When your thoughts turn to helplessness regarding the corporate control of government and the dissolution of the rule of law, think about what one motivated federal judge can do. Judge Jed Rakoff’s ruling blocking an SEC settlement with Citigroup over mortgage backed securities misrepresentations has had major ripple effects (and not just with Matt Taibbi). Of particular interest to many was the SEC’s peculiar wording in almost all of their financial fraud cases, allowing the settlement partner to “neither admit or deny” wrongdoing. This limits the exposure of the offending party in other civil and criminal suits. It was the part that Rakoff objected to the most.

And this had an immediate impact. First, it opened up Citi to multiple additional lawsuits. Next, other judges began to ignore the SEC boilerplate about neither admitting or denying wrongdoing.
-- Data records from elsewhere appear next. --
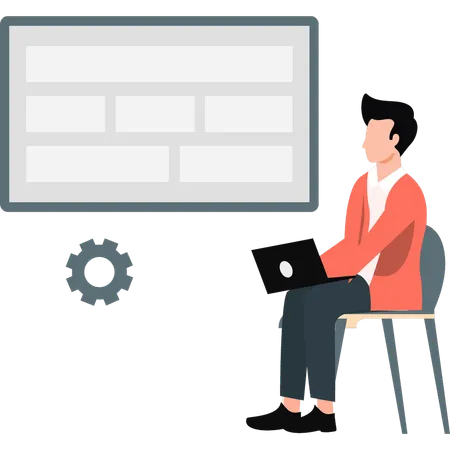 Young man setting presentation board  Illustration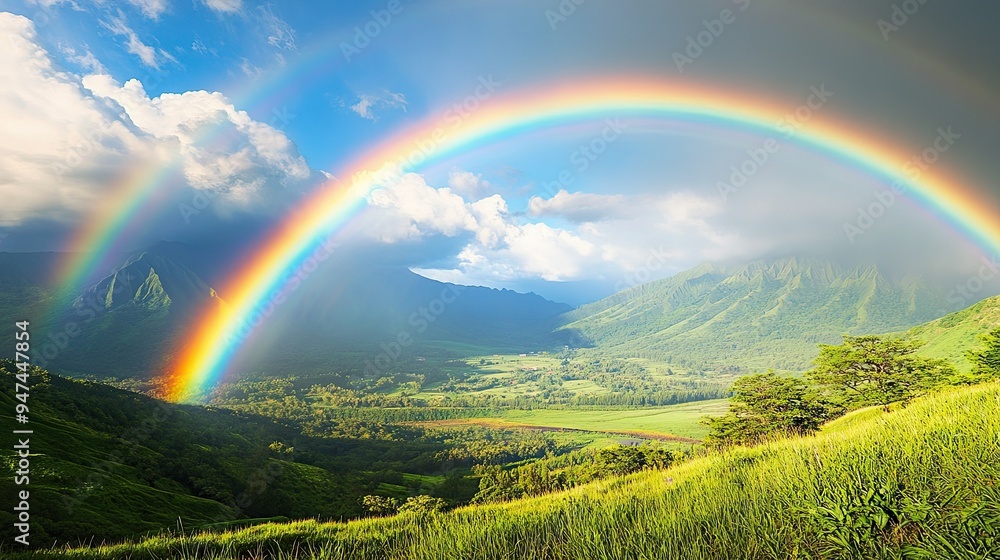 Obraz premium A vibrant double rainbow arching over a lush green valley, appearing after a refreshing summer rain.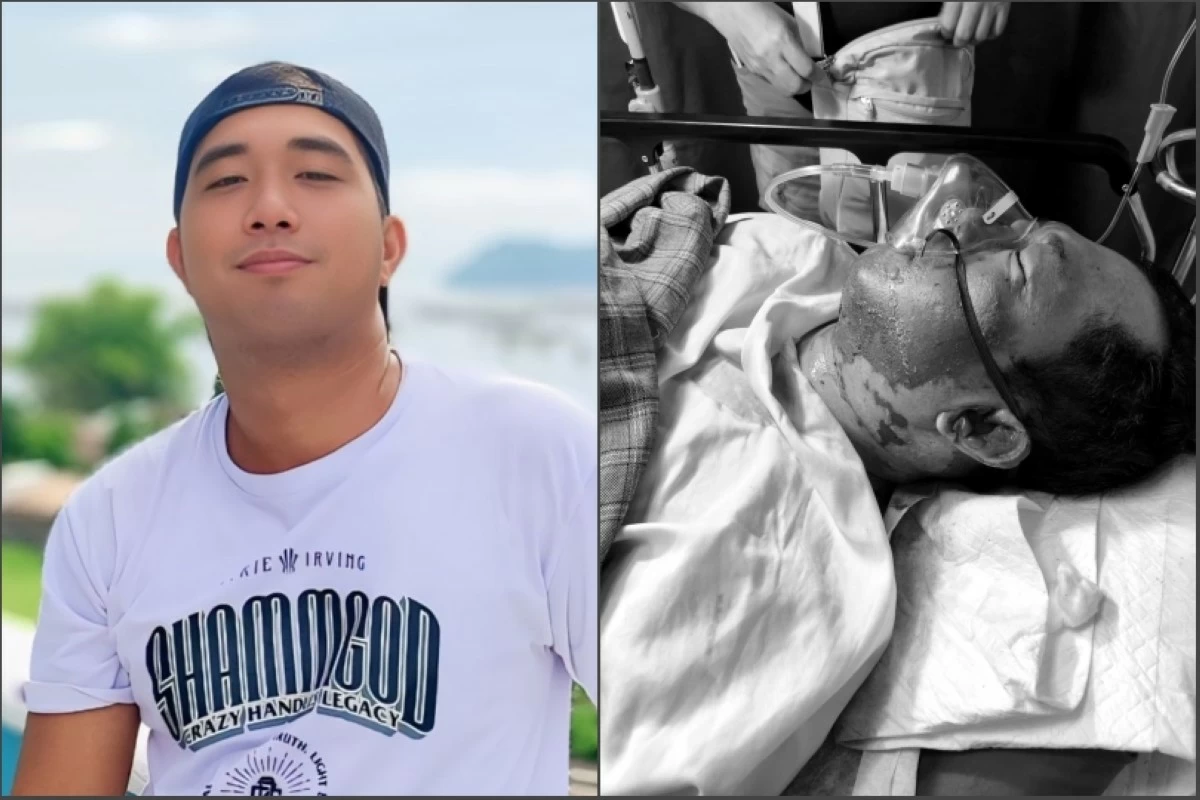 Victim James Villaruel in the hospital (right) (Photos from the Facebook accounts of Bhabie and Jean Garmino)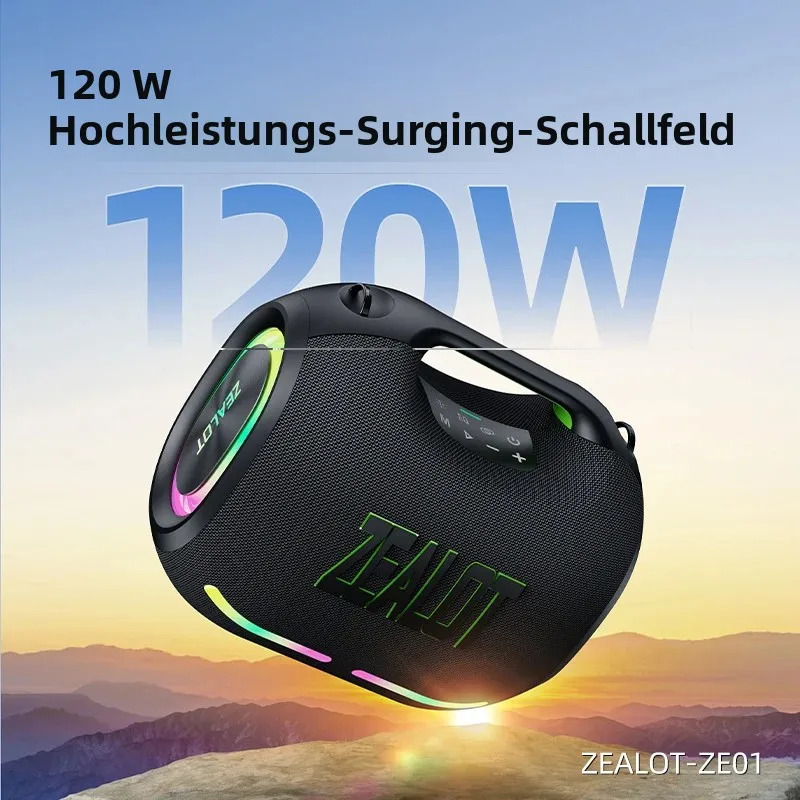 Eu-Zealot-ZE01 120W Leistungsstarker Tragbarer Bluetooth-Lautsprecher Kabelloser TWS-Subwoofer Bluetooth-Lautsprecher Wasserdicht Mobile HIFI-Qualität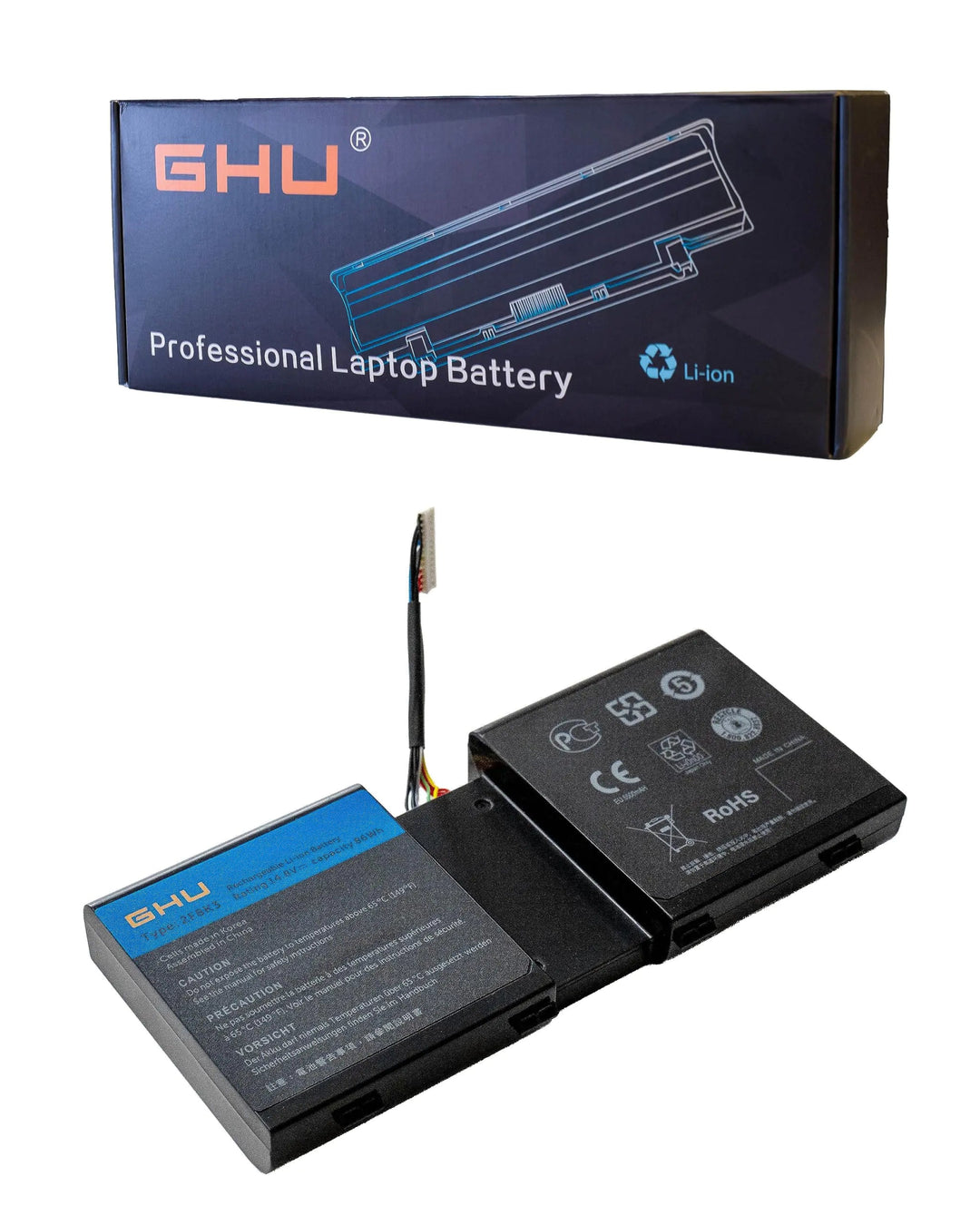 GHU New 2F8K3 Laptop Battery Compatible with Dell Alienware 17 17X M17X - R5 18 18X M18X - R Series 02F8K3 KJ2PX 0KJ2PX G33TT 0G33TT 14.8V 86Wh - Absolute Discounts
In a decision in New York state appeals court, a judge wrote that “Read as a whole, the offer of settlement, the SEC Order … and related documents are not reasonably susceptible to any interpretation other than that Bear Stearns knowingly and intentionally facilitated illegal late trading for preferred customers, and that the relief provisions of the SEC Order required disgorgement of funds gained through that illegal activity.” What’s more, the House of Representatives saw its window and scheduled a hearing on the no-fault settlement practice.
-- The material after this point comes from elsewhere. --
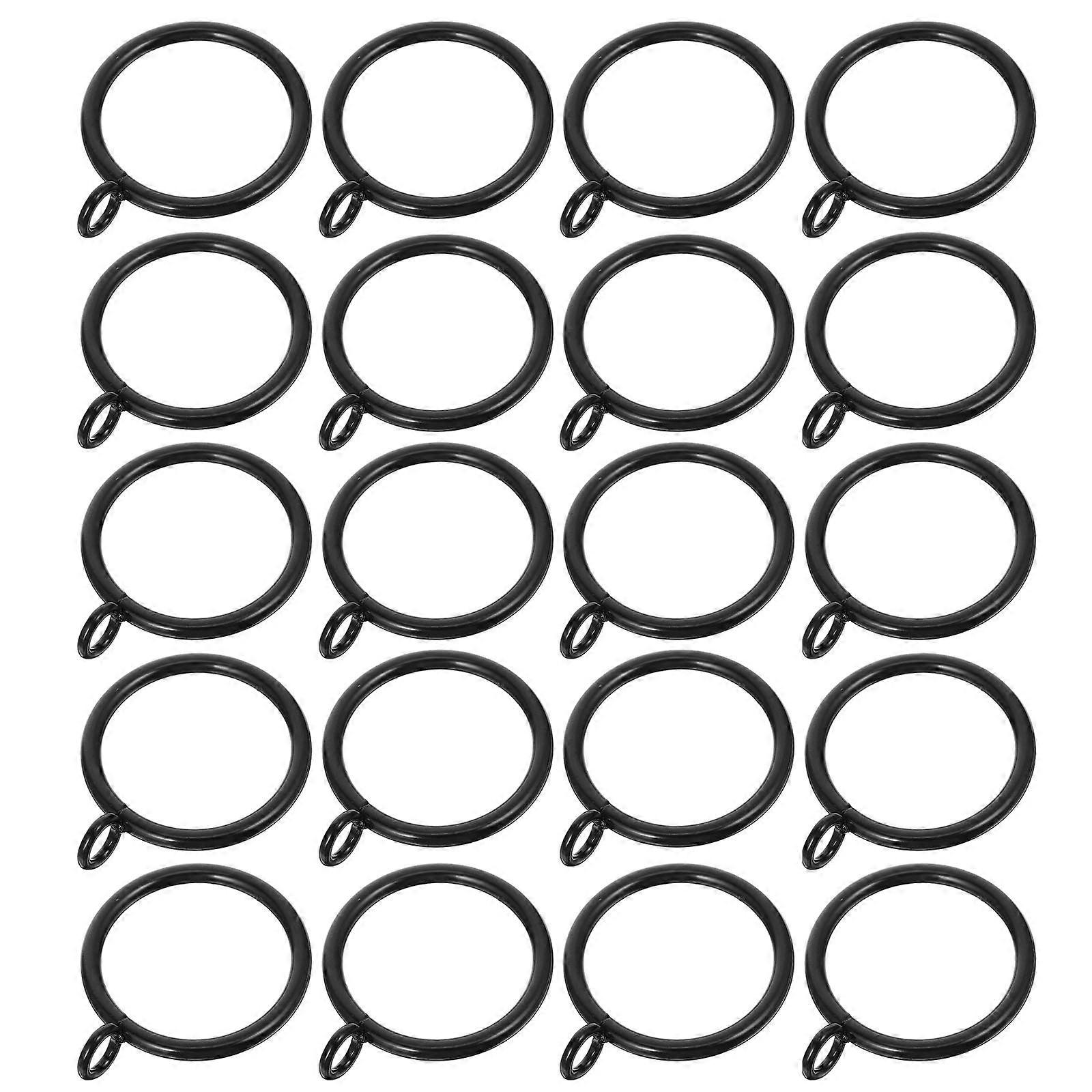 Metal Curtain Rings with Eyelet Hooks for 100Pcs Drapery Curtain Rod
Now we get the final result of all this: the SEC plans to drop the boilerplate.

The Securities and Exchange Commission is making a major change in how it settles some securities fraud cases, telling companies that they will no longer be allowed to say they neither admit nor deny the commission’s civil charges when, at the same time, they admit to or have been convicted of criminal violations.
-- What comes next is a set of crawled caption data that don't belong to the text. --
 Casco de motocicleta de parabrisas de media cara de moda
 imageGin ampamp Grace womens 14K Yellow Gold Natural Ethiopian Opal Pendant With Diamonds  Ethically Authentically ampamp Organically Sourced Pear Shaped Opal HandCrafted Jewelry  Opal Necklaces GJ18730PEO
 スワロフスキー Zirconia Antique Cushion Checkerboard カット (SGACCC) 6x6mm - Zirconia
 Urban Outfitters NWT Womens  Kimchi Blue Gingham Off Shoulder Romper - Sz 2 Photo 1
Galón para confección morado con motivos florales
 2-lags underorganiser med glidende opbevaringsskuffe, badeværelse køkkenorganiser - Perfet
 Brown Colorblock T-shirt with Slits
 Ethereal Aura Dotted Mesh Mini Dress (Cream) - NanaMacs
The change has been under consideration for some time and could be announced soon, according to people who have been briefed on the new policy.

The S.E.C. will continue to use the “neither admit nor deny” settlement process when it alone reaches a deal with a company in a case of civil securities law violations, the people briefed on the policy said. Those types of cases make up the majority of its settlements.

The S.E.C. has been sharply criticized, in federal court and on Capitol Hill, for allowing companies to repeatedly settle fraud cases without admitting or denying the charges. That policy has been allowed to continue in cases even when a company admits the same conduct to another government agency, often the Justice Department.

Now, because the SEC reserves the right to use “neither admit or deny” in singled-source civil securities violations, this may have little impact in the near term. But the jig is up. First of all, the cases where only the SEC reaches a settlement on these kinds of violations are becoming rarer and rarer. Second, appeals courts are blowing off the language, relieving it of any effectiveness as a shield for the financial institutions involved. A Wachovia settlement last month over bid rigging included the line that Wachovia “admits, acknowledges and accepts responsibility for” their crimes.

This is a first step to stopping this travesty of allowing companies to get off the hook and pay their way out of fraud violations without even admitting they did anything wrong. And this never happens without the work of Jed Rakoff.